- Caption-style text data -
########

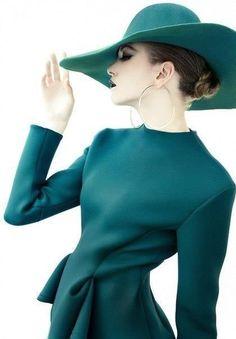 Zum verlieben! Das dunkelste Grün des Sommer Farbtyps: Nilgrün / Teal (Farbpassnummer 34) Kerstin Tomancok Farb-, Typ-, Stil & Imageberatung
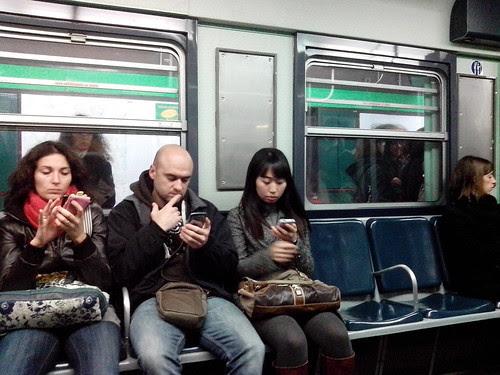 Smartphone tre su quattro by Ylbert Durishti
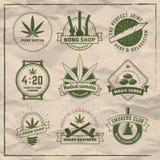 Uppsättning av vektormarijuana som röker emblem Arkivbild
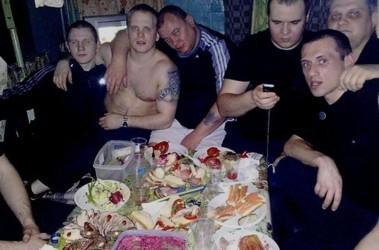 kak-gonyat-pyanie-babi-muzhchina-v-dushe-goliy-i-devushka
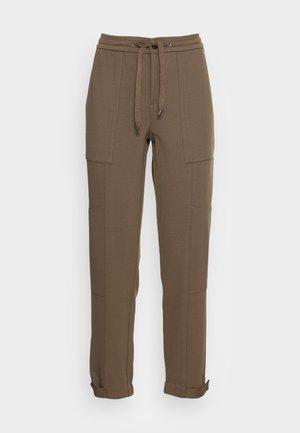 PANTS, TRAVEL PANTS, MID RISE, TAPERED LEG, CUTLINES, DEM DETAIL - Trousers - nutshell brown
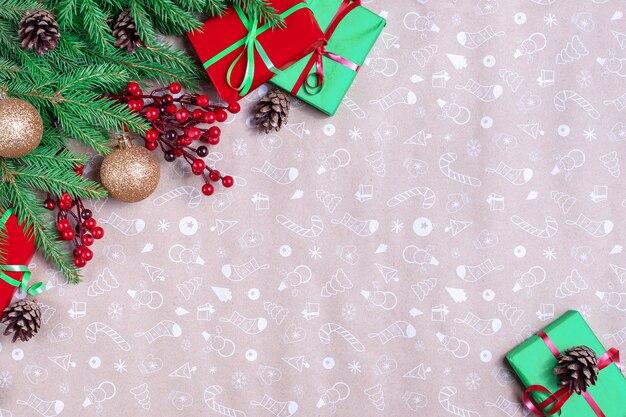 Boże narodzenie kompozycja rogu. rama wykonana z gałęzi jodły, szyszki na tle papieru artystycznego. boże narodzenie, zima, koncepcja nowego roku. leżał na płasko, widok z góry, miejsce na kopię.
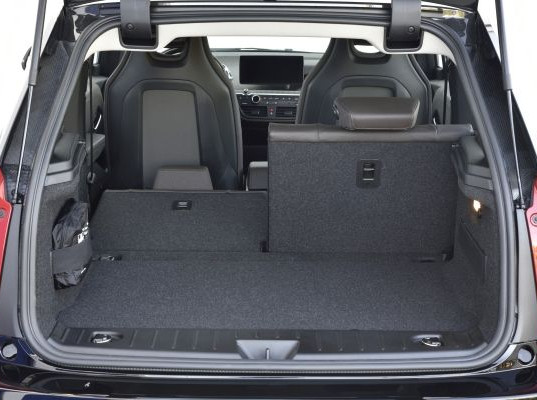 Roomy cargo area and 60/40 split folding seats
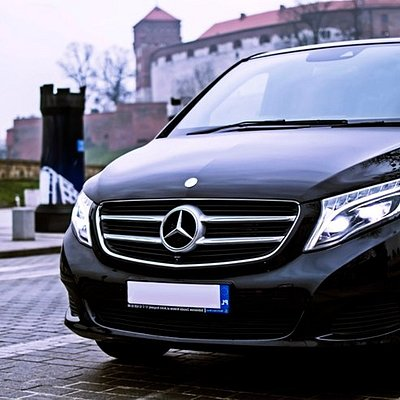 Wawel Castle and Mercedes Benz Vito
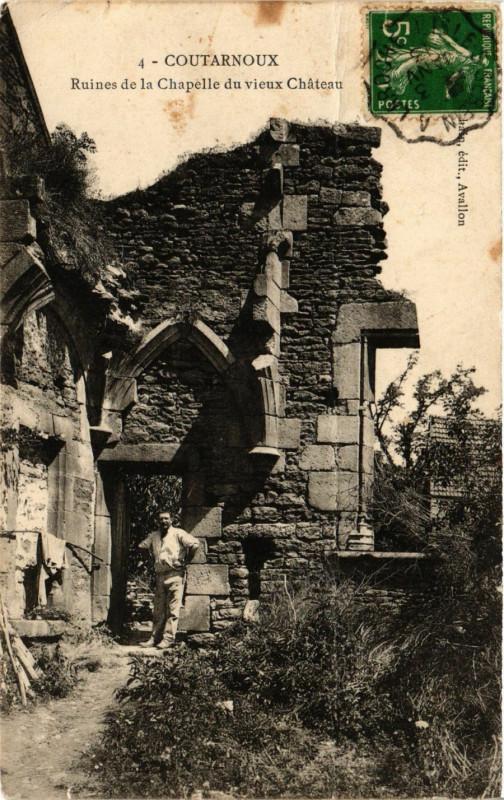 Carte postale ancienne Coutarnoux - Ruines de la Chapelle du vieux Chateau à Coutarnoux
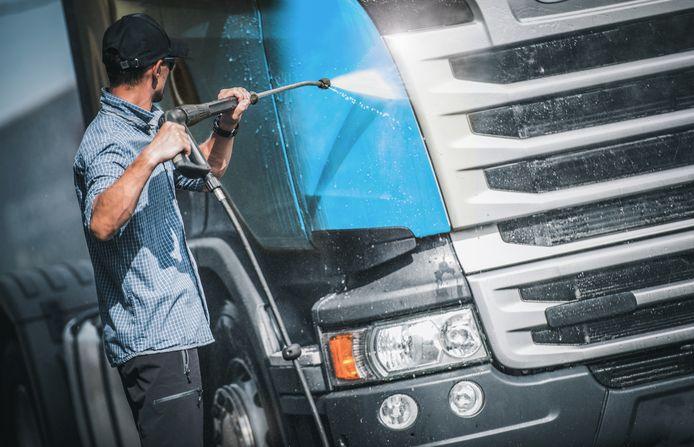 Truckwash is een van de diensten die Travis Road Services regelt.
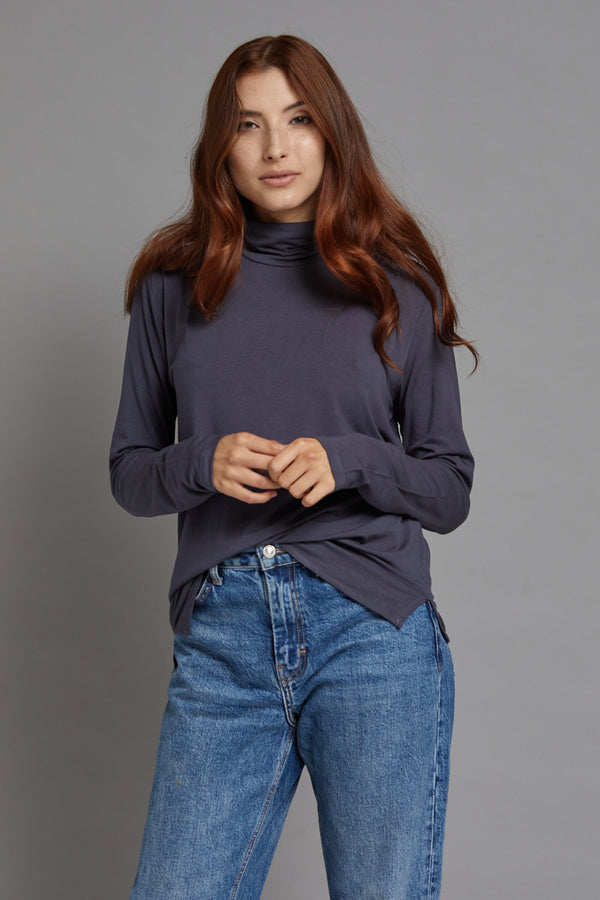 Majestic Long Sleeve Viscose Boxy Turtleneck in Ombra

########

Please write out every record above exactly, but leave the pictures out.

- OUTPUT OF THE EXERCISE -
 Zum verlieben! Das dunkelste Grün des Sommer Farbtyps: Nilgrün / Teal (Farbpassnummer 34) Kerstin Tomancok Farb-, Typ-, Stil & Imageberatung
 Smartphone tre su quattro by Ylbert Durishti
 Uppsättning av vektormarijuana som röker emblem Arkivbild
 kak-gonyat-pyanie-babi-muzhchina-v-dushe-goliy-i-devushka
 PANTS, TRAVEL PANTS, MID RISE, TAPERED LEG, CUTLINES, DEM DETAIL - Trousers - nutshell brown
 Boże narodzenie kompozycja rogu. rama wykonana z gałęzi jodły, szyszki na tle papieru artystycznego. boże narodzenie, zima, koncepcja nowego roku. leżał na płasko, widok z góry, miejsce na kopię.
 Roomy cargo area and 60/40 split folding seats
 Wawel Castle and Mercedes Benz Vito
 Carte postale ancienne Coutarnoux - Ruines de la Chapelle du vieux Chateau à Coutarnoux
 Truckwash is een van de diensten die Travis Road Services regelt.
 Majestic Long Sleeve Viscose Boxy Turtleneck in Ombra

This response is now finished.